## BEGIN SUPPLIED PASSAGE
Filtered DataFrames saved.


### Step 4: Splitting trips into 3 segments (Driver-to-Merchant, Wait-Time-at-Merchant, Merchant-to-Customer)

#### Split trips based on stationary intervals matching coordinates from pooling

In [None]:

def adjust_gaps_with_original_pattern(original_gaps, new_gaps):
    """
    Adjust new gaps based on the pattern of change in the original gaps.
    The new gaps will start from 0 but follow the same incremental differences.
    """
    if len(original_gaps) <= 1 or len(new_gaps) == 0:
        return new_gaps  # No meaningful adjustment needed

    # Calculate the incremental changes (differences) in the original gaps
    original_diffs = np.diff(original_gaps)

    # Start the new gaps from 0
    adjusted_gaps = [0]

    # Apply the original differences to the new gaps
    for i in range(1, len(new_gaps)):
        diff = original_diffs[(i - 1) % len(original_diffs)]
        adjusted_gaps.append(adjusted_gaps[-1] + diff)

    return adjusted_gaps

def segment_trips(df, longest_intervals_df):
    road_list = []
    second_segment_list = []

    # Iterate over each entry in the df dataframe
    for index, row in df.iterrows():
        trip_id = row['trip_id']
        interval = longest_intervals_df[longest_intervals_df['trip_id'] == trip_id]
        lats = row['lats']
        lngs = row['lngs']
        time_gap = row['time_gap']
        dist_gap = row['dist_gap']
        month = row['month']

        if not interval.empty:
            start_idx = interval['start_idx'].values[0]
            end_idx = interval['end_idx'].values[0]

            # First segment
            first_segment = {
                'trip_id': trip_id,
                'time_gap': time_gap[:start_idx],
                'dist': dist_gap[start_idx - 1] if start_idx > 0 else 0,
                'trip_time': time_gap[start_idx - 1] if start_idx > 0 else 0,
                'driverID': row['driverID'],
                'weekID': row['weekID'],
                'timeID': row['timeID'],
                'dateID': row['dateID'],
                'dist_gap': dist_gap[:start_idx],
                'lats': lats[:start_idx],
                'lngs': lngs[:start_idx],
                'month': month,
                'time_offset': 0,
                'segmentID': 1
            }

            # Second segment (stationary)
            stationary_time_gap = time_gap[start_idx:end_idx + 1]
            stationary_dist_gap = dist_gap[start_idx:end_idx + 1]

            stationary_time_gap = [time - stationary_time_gap[0] for time in stationary_time_gap]
            stationary_dist_gap = [dist - stationary_dist_gap[0] for dist in stationary_dist_gap]

            second_segment = {
                'trip_id': trip_id,
                'time_gap': stationary_time_gap,
                'dist': stationary_dist_gap[-1] if len(stationary_dist_gap) > 0 else 0,
                'trip_time': stationary_time_gap[-1] if len(stationary_time_gap) > 0 else 0,
                'driverID': row['driverID'],
                'weekID': row['weekID'],
                'timeID': row['timeID'],
                'dateID': row['dateID'],
                'dist_gap': stationary_dist_gap,
                'lats': lats[start_idx:end_idx + 1],
                'lngs': lngs[start_idx:end_idx + 1],
                'month': month,
                'time_offset': time_gap[start_idx],
                'merchant': row['merchant_id']
            }

            # Third segment (after stationary)
## END SUPPLIED PASSAGE
## BEGIN EXTRACTED DATA
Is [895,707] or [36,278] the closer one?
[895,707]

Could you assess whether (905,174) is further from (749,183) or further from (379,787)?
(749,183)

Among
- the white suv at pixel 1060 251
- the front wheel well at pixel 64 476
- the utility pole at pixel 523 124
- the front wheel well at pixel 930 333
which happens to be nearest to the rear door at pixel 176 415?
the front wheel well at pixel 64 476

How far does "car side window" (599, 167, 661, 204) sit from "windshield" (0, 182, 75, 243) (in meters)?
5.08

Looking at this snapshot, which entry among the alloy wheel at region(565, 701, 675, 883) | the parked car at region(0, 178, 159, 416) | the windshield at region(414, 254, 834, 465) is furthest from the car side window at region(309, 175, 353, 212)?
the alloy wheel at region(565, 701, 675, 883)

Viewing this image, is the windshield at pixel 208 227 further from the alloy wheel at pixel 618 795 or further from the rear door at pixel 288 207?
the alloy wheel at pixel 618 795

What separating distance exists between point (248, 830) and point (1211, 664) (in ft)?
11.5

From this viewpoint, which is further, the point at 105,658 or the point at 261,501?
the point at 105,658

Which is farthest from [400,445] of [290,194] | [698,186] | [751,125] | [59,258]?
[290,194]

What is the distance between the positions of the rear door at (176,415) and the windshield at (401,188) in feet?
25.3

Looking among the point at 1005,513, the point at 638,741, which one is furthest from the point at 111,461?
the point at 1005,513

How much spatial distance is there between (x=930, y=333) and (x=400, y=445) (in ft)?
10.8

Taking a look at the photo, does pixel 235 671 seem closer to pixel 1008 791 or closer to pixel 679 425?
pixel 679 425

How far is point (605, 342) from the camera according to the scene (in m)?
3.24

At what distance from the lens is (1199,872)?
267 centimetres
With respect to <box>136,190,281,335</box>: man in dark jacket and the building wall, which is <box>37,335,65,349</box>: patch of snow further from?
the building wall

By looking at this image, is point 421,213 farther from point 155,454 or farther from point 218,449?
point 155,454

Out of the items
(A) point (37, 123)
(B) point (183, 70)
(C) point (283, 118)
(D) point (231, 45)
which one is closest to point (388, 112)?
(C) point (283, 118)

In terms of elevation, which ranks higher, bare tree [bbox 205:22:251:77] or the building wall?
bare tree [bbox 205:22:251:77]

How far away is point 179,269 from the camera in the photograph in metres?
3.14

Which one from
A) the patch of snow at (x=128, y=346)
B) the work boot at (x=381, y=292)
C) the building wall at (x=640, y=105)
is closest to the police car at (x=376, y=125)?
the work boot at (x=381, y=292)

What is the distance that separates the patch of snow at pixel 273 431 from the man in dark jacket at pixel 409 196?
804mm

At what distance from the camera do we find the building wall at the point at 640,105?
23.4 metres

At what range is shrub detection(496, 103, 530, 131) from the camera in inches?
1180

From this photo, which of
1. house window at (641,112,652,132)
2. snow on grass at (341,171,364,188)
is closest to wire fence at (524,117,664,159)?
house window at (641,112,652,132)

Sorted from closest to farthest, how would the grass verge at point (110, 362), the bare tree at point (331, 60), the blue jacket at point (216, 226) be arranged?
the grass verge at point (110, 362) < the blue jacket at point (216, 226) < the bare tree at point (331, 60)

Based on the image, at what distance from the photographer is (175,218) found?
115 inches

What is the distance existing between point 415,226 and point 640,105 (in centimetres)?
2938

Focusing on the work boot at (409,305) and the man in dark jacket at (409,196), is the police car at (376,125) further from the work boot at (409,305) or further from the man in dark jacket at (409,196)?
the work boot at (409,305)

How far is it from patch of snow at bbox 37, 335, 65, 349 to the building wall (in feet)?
## END EXTRACTED DATA
§ **REQUIRED WORK**
1: According to the heading of Step 4 in the trip segmentation code, what three segments are trips split into?
2: In the trip segmentation code, why does adjust_gaps_with_original_pattern return new_gaps unchanged when original_gaps has one value or fewer, or when new_gaps is empty?
3: Continue the trip segmentation code from the comment "# Third segment (after stationary)".
The items come from a different source than the trip segmentation code.

§ **RESPONSES**
1: Driver-to-Merchant, Wait-Time-at-Merchant, and Merchant-to-Customer.

2: The inline comment on that return gives the reason: no meaningful adjustment is needed in those cases.

3:
            new_time_gap = time_gap[end_idx + 1:]
            new_dist_gap = dist_gap[end_idx + 1:]

            # Adjust the gaps using the pattern from the original trip
            adjusted_time_gap = adjust_gaps_with_original_pattern(time_gap[end_idx + 1:], new_time_gap)
            adjusted_dist_gap = adjust_gaps_with_original_pattern(dist_gap[end_idx + 1:], new_dist_gap)
            time_offset3 = time_gap[end_idx + 1] if len(time_gap) > end_idx + 1 else 0

            third_segment = {
                'trip_id': trip_id,
                'time_gap': adjusted_time_gap,
                'dist': adjusted_dist_gap[-1] if len(adjusted_dist_gap) > 0 else 0,
                'trip_time': adjusted_time_gap[-1] if len(adjusted_time_gap) > 0 else 0,
                'driverID': row['driverID'],
                'weekID': row['weekID'],
                'timeID': row['timeID']+round((time_offset3/60),1),
                'dateID': row['dateID'],
                'dist_gap': adjusted_dist_gap,
                'lats': lats[end_idx + 1:],
                'lngs': lngs[end_idx + 1:],
                'month': month,
                'time_offset': time_offset3,
                'segmentID': 3
            }
        else:
            print(f"No interval found for trip_id: {trip_id}")

        # Add segments to their respective lists
        if len(first_segment['time_gap']) > 1:
            road_list.append(first_segment)

        if len(third_segment['time_gap']) > 1:
            road_list.append(third_segment)

        if len(second_segment['time_gap']) > 1:
            second_segment_list.append(second_segment)

    # Convert the lists to DataFrames
    road_df = pd.DataFrame(road_list)
    second_segment_df = pd.DataFrame(second_segment_list)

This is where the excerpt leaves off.